Taniyama Junior High School had three days of tests and as such there were no classes for me to teach. So, rather than sitting idly in the office, I spent three days teaching elementary schools. I have never had more fun nor have I been more exhausted in my recent adult life. I do not know how elementary school teachers do that every day.  Many tiny hands touched my beard while I simultaneously had to shake others and say “nice to meet you.” At one point, a group of students were escorting me to their classroom and 4 boys surrounded me and kept repeating “bodyguard” over and over again. I played many a game of tag, and to communicate their desire for such a game, the students all scrambled for their English textbooks and pointed out the illustration with the caption “PLAY TAG,” only to then proceeded to pantomime a demonstration for me. Adorable.

Finding the  first elementary school on the first day was a bit difficult as I had never been there before. However, as I wandered around, I ran into some of my Junior High School students. They proceeded to escort me to school. You could see the sense of pride wafting off of them as the younger students watched. One elementary school is down the road from Wada JHS and now when I pass by the students on my way to the bus, I feel like a mini-celebrity.
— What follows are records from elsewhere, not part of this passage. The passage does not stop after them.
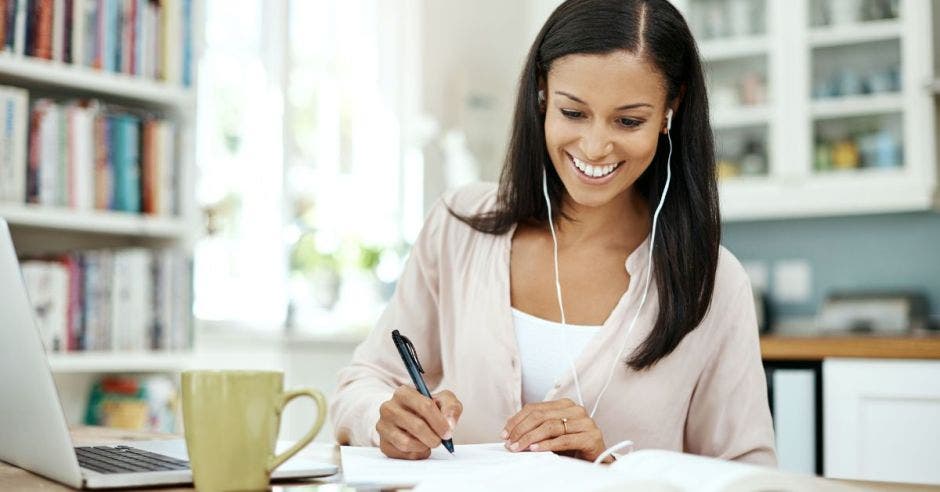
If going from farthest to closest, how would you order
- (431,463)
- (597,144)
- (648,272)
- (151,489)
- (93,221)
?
1. (93,221)
2. (648,272)
3. (597,144)
4. (431,463)
5. (151,489)

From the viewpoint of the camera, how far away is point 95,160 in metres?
2.53

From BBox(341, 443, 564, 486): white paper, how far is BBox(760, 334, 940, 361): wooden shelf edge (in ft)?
6.01

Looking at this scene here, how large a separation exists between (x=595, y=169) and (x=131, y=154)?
1581 mm

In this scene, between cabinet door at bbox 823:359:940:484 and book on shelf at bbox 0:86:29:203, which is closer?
book on shelf at bbox 0:86:29:203

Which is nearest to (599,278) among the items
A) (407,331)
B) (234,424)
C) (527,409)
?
(407,331)

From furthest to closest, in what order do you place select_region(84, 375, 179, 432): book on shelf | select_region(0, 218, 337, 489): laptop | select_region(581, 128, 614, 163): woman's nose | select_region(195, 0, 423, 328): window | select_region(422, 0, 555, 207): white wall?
1. select_region(422, 0, 555, 207): white wall
2. select_region(195, 0, 423, 328): window
3. select_region(84, 375, 179, 432): book on shelf
4. select_region(581, 128, 614, 163): woman's nose
5. select_region(0, 218, 337, 489): laptop

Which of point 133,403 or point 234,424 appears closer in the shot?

Tamiko-san and I had a very pleasant walk around Yoshino Park. Her grandmotherly instincts were in full form as she had packed snacks and took many pictures of me next to things to send to Azumi back in Boston. We ate an incredible homemade lunch while she tried to explain the premise of a Japanese TV show we were watching. She had found an old guitar in her house and asked me to play for her. So there I was, me and my grandma-friend, sitting and drinking coffee, having a small concert.
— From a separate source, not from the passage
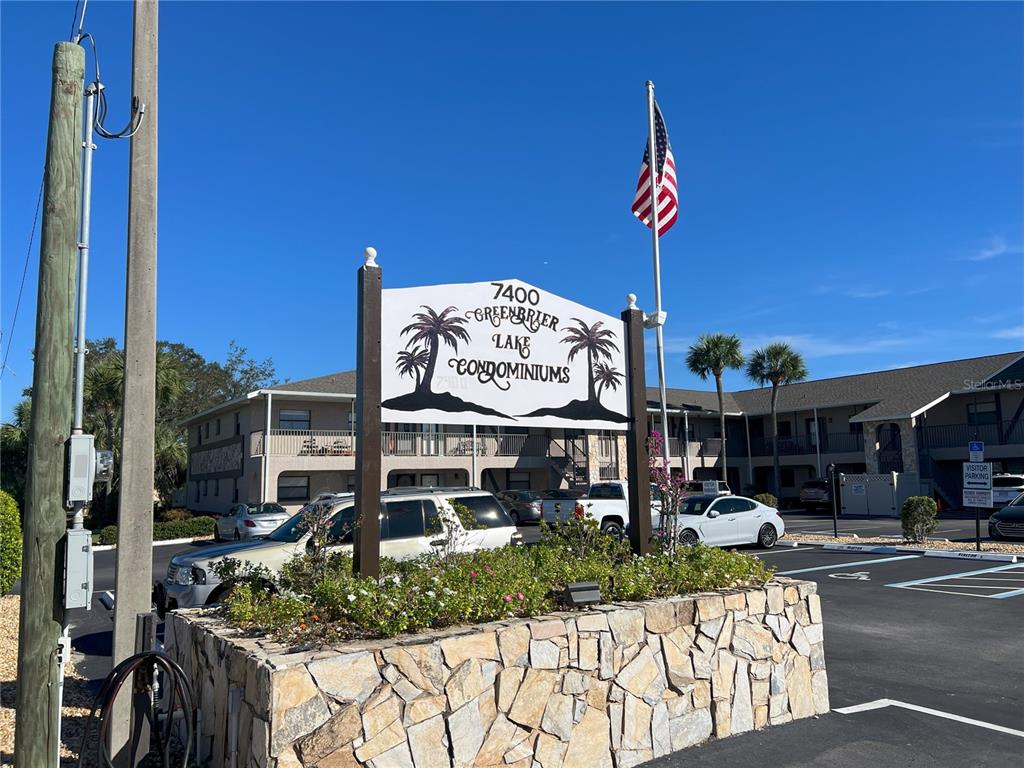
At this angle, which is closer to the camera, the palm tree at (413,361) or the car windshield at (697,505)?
the palm tree at (413,361)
She had also made some of the most incredible ginger cookies I have ever eaten. Ginger, black-tea, and nutmeg were the only ingredients she could communicate to me, but there was something unimaginably good about them.

I went to my first concert here in Japan. It was for a singer-songwriter named Ichiko Aoba. Her music is very gentle and dreamy. The show was held at a small gallery near the water. When I walked in, I could sense many people thinking, “how does he even know about this?” I drank a glass of red wine which was included with the ticket price, sat down in the dimly lit room, and feel into the soft and beautiful sounds of the music. It was an incredibly blissful end to a long week.
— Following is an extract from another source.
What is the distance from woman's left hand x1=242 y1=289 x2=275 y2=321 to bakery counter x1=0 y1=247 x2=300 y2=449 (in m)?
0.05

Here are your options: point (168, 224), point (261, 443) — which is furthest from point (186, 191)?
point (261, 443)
Continuing with my “firsts,’ I finally traveled to Sakurajima, the volcano (near which I live) To get there is about a 15 minute ferry ride from the city. I met up with Eiji and we brought our bikes along. We spent the day exploring around and even happened to run into the bar tender from the previously mentioned bar. Eiji happens to be friends with the manager of the lava processing factory (yes, that is a real thing that exists) and we got to see some lamps he was making. Literal lava lamps, though these were only lava in so far as their material, not their groovy internal motions. As we rode on, ash began to fall like snow. It was calm and beautiful, but absolute hell on the eyes. We stopped at a beach and dug a small hole. The moment you hit water, you remember you are on an active volcano. The water was hot, not warm, but hot. Many people make natural foot-baths and take a soak. However, the ash prevented us from wanting to sit and relax. We toured around many of the terraced farms on the island and eventually returned to the port. The ferry ride home consisted of udon noodles and watching sumo wrestling on the TV.

Things continue to be delightful as I continue to settle in. In fact, it feels a bit strange to think that I arrived here in August. I still have these profound moments of “whoa, I am in Japan,” which serve as a nice counterpoint to the comfort I now feel. To update with every pleasant little detail from my days would wear my fingers to the bone. Working with the students is an endless supply of hilarity and heartfelt moments of human connection. Having now deepened some close connections as well as finding warm and open outlets for my interests in nature and music, I feel welcomed and myself. Life remains new.